BEGIN Given information

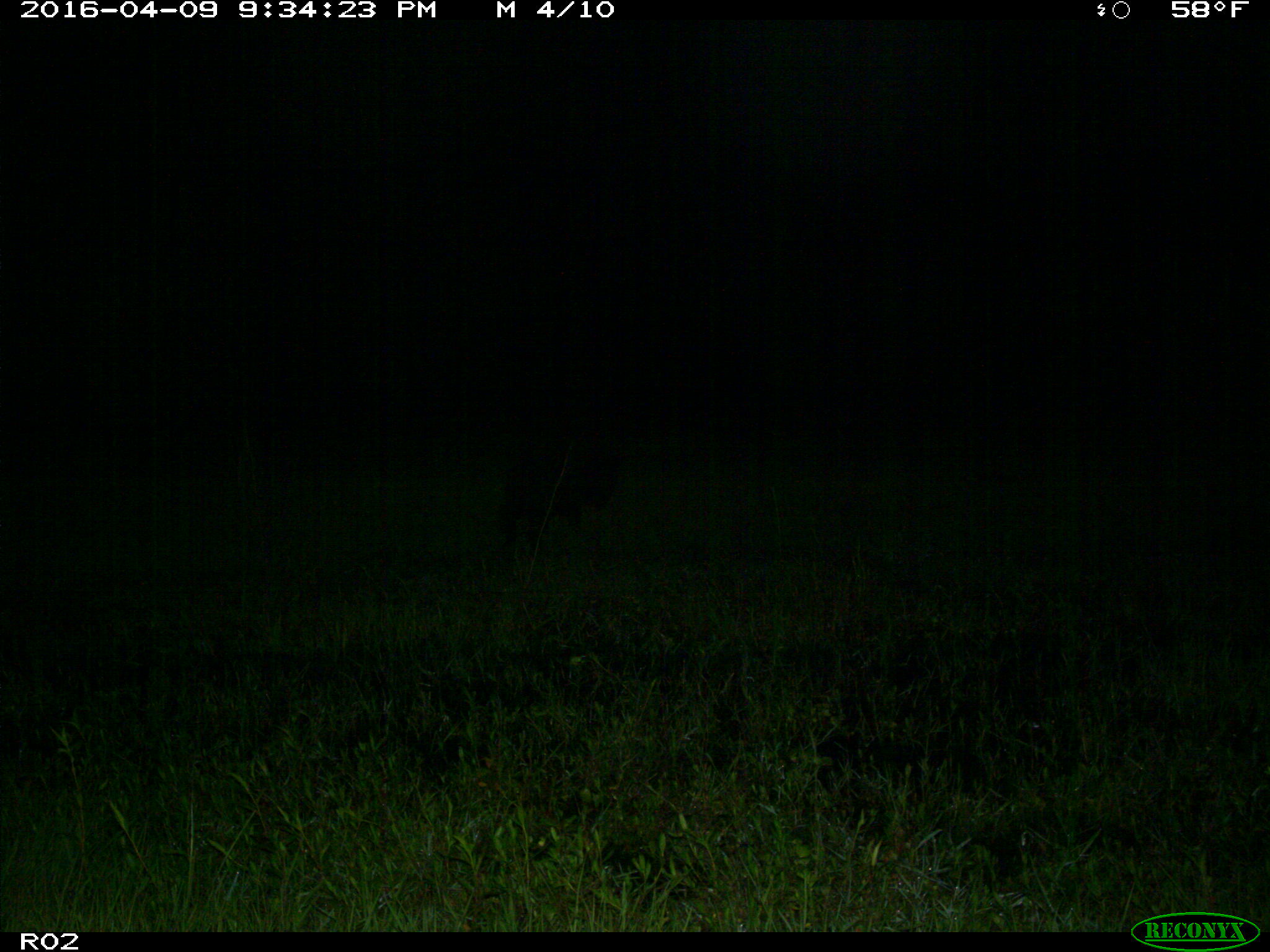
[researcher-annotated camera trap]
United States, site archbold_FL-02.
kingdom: Animalia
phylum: Chordata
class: Mammalia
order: Artiodactyla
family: Suidae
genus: Sus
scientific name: Sus scrofa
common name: wild boar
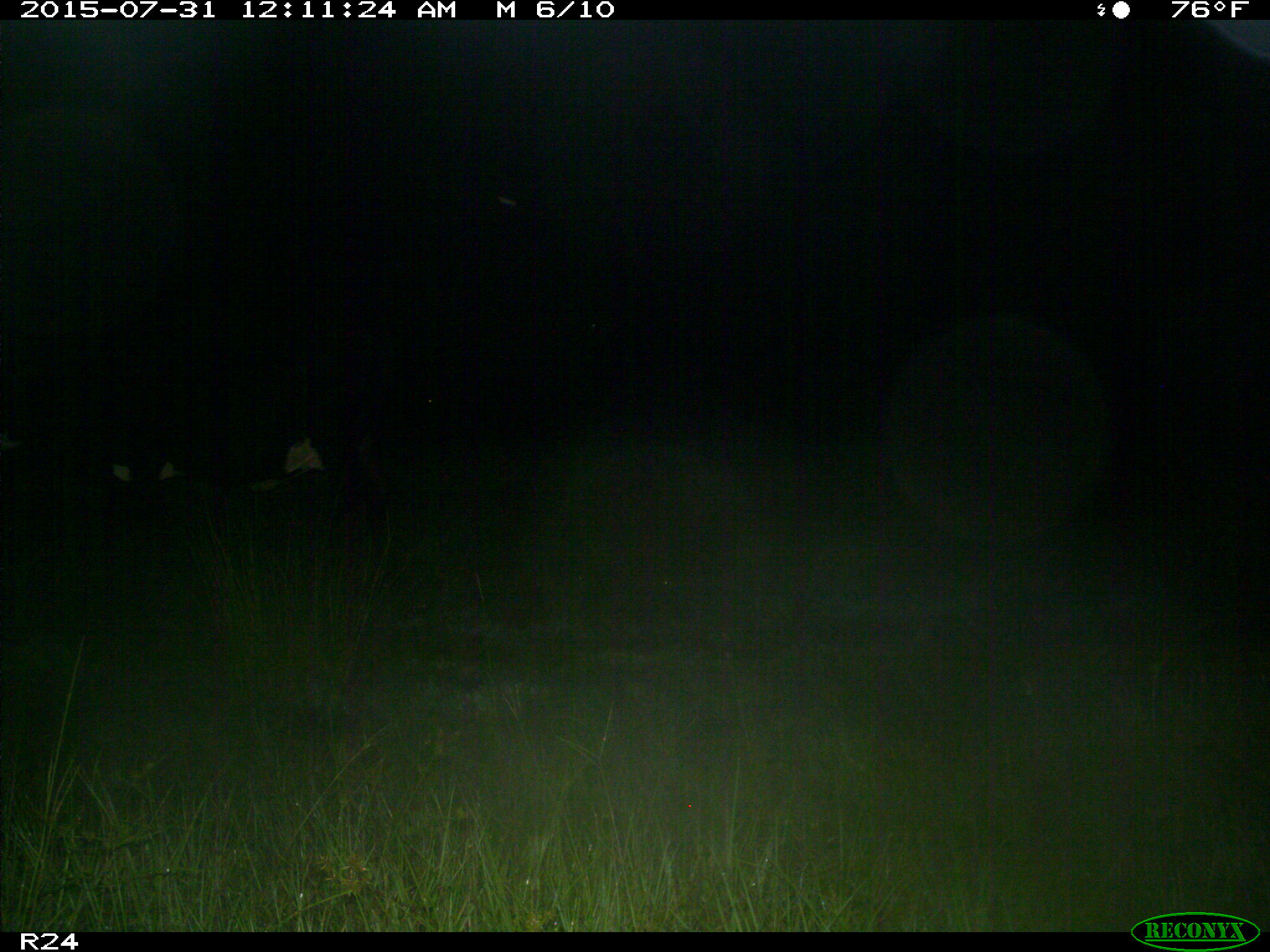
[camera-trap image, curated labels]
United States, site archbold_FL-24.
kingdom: Animalia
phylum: Chordata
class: Mammalia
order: Artiodactyla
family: Bovidae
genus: Bos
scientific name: Bos taurus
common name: domestic cow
Bos taurus (domestic cow).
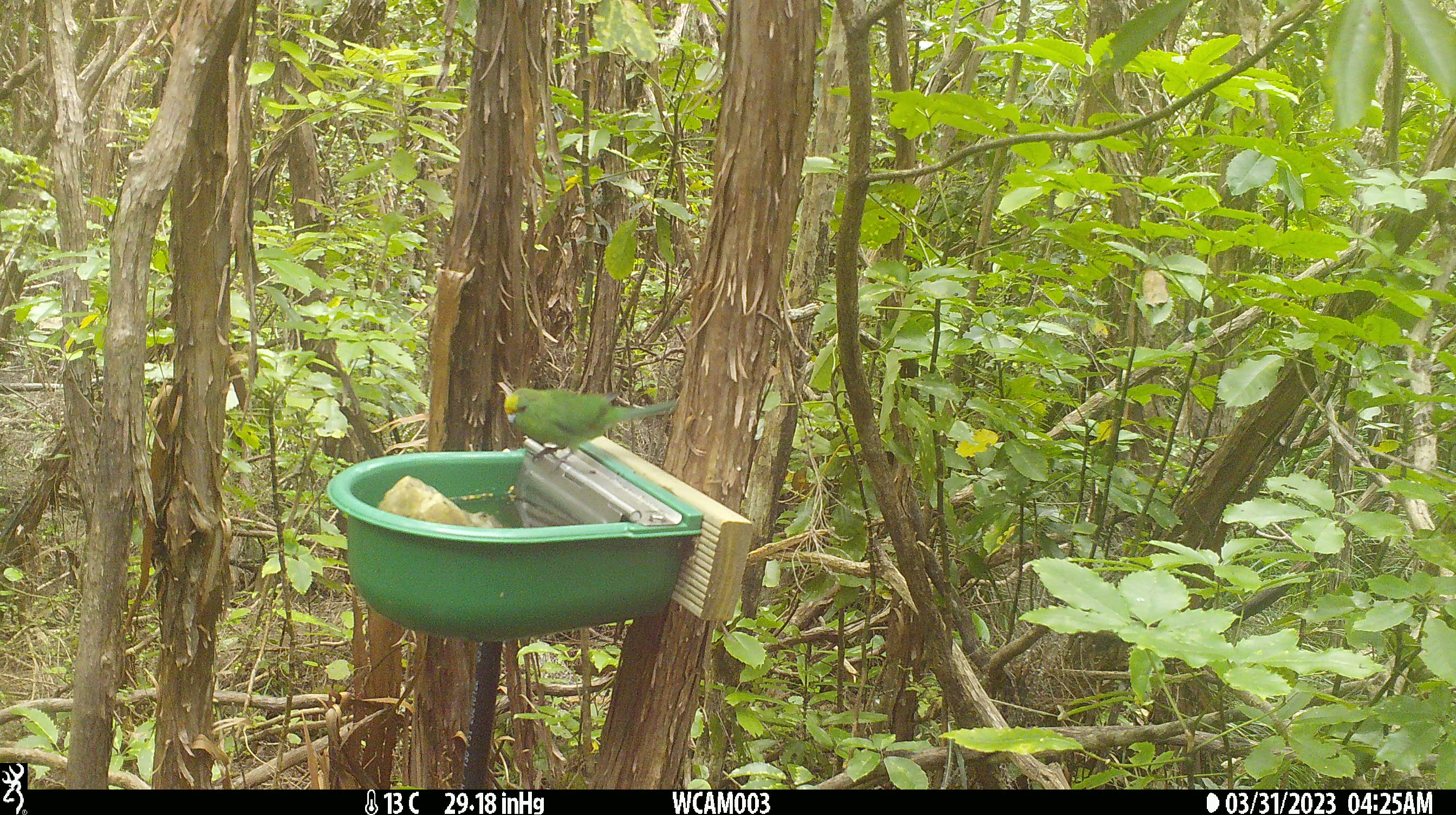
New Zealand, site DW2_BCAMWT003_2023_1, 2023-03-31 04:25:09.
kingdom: Animalia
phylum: Chordata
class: Aves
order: Psittaciformes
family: Psittaculidae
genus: Cyanoramphus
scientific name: Cyanoramphus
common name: parakeet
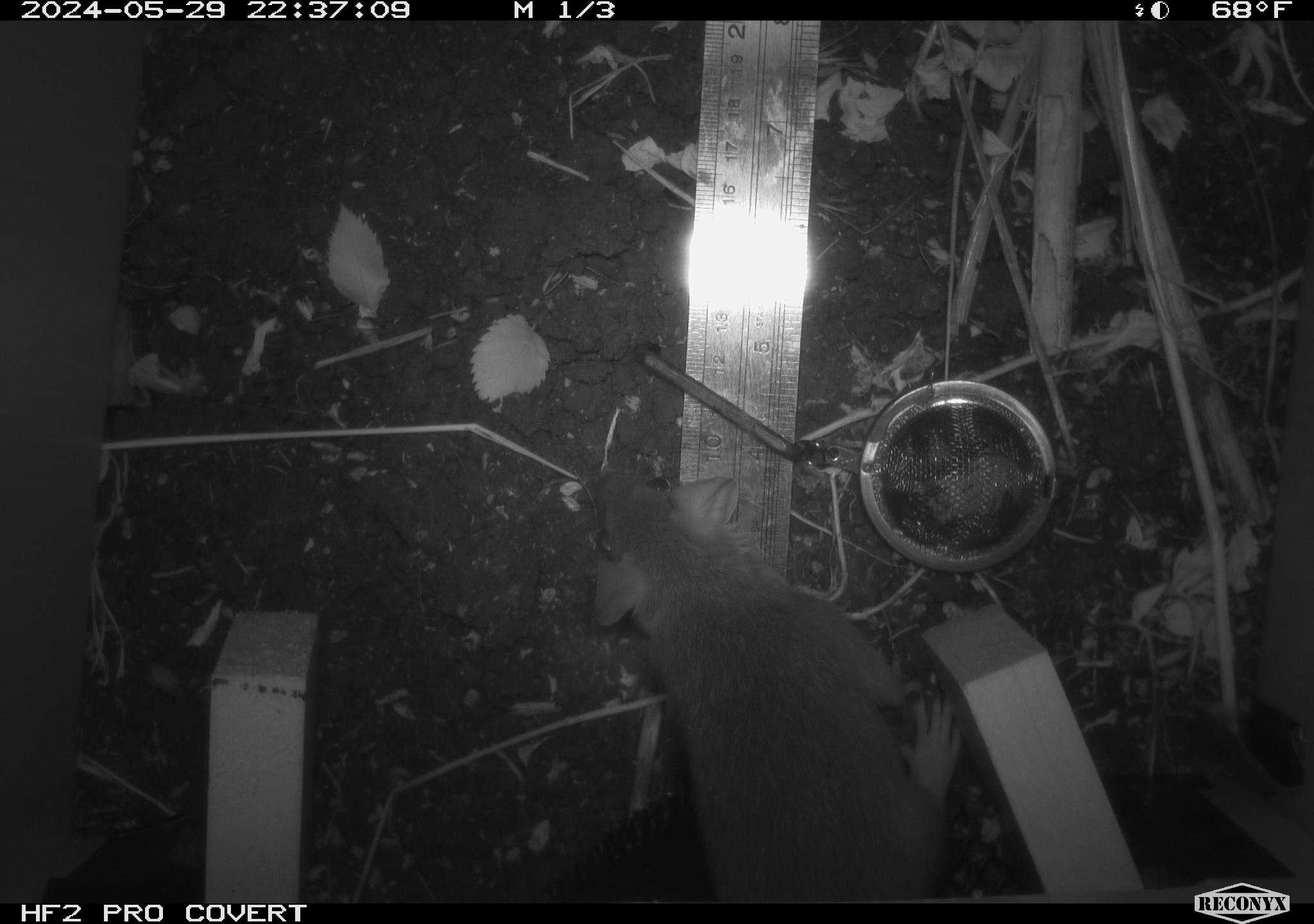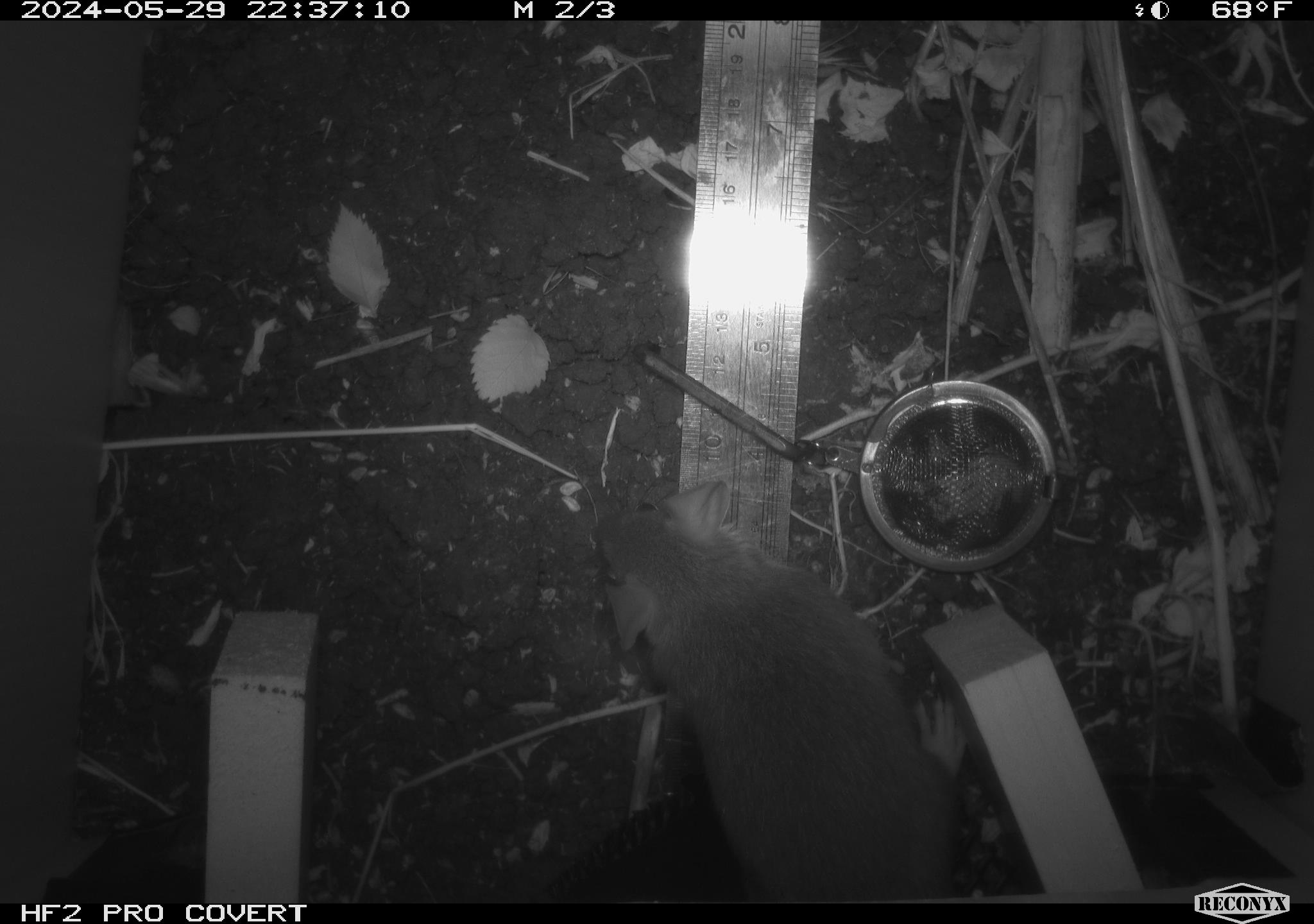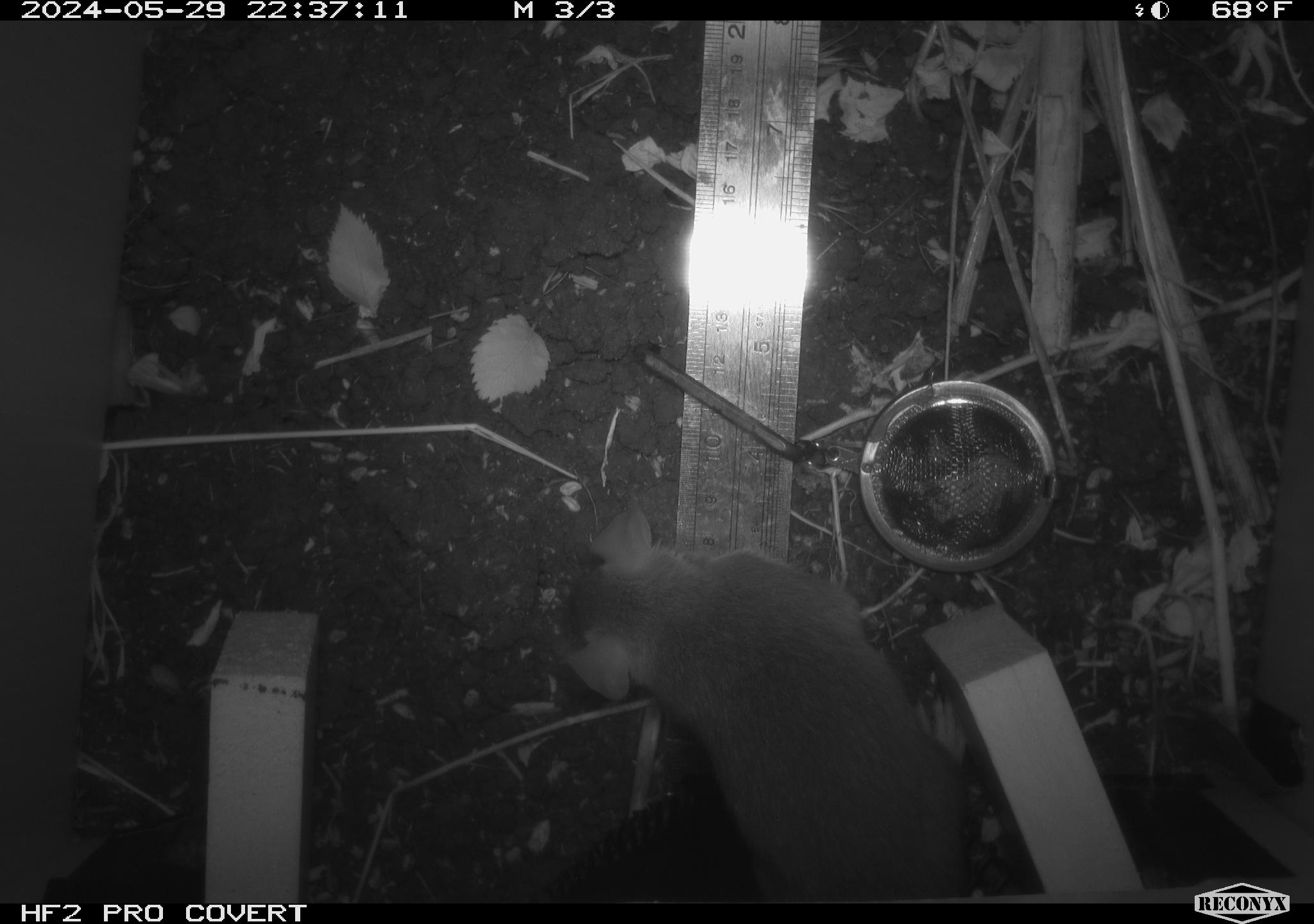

END Given information

(To do) Restate each entry word for word, leaving out any pictures.

(Answer)
[researcher-annotated camera trap]
United States, site archbold_FL-02.
kingdom: Animalia
phylum: Chordata
class: Mammalia
order: Artiodactyla
family: Suidae
genus: Sus
scientific name: Sus scrofa
common name: wild boar
[camera-trap image, curated labels]
United States, site archbold_FL-24.
kingdom: Animalia
phylum: Chordata
class: Mammalia
order: Artiodactyla
family: Bovidae
genus: Bos
scientific name: Bos taurus
common name: domestic cow
Bos taurus (domestic cow).
New Zealand, site DW2_BCAMWT003_2023_1, 2023-03-31 04:25:09.
kingdom: Animalia
phylum: Chordata
class: Aves
order: Psittaciformes
family: Psittaculidae
genus: Cyanoramphus
scientific name: Cyanoramphus
common name: parakeet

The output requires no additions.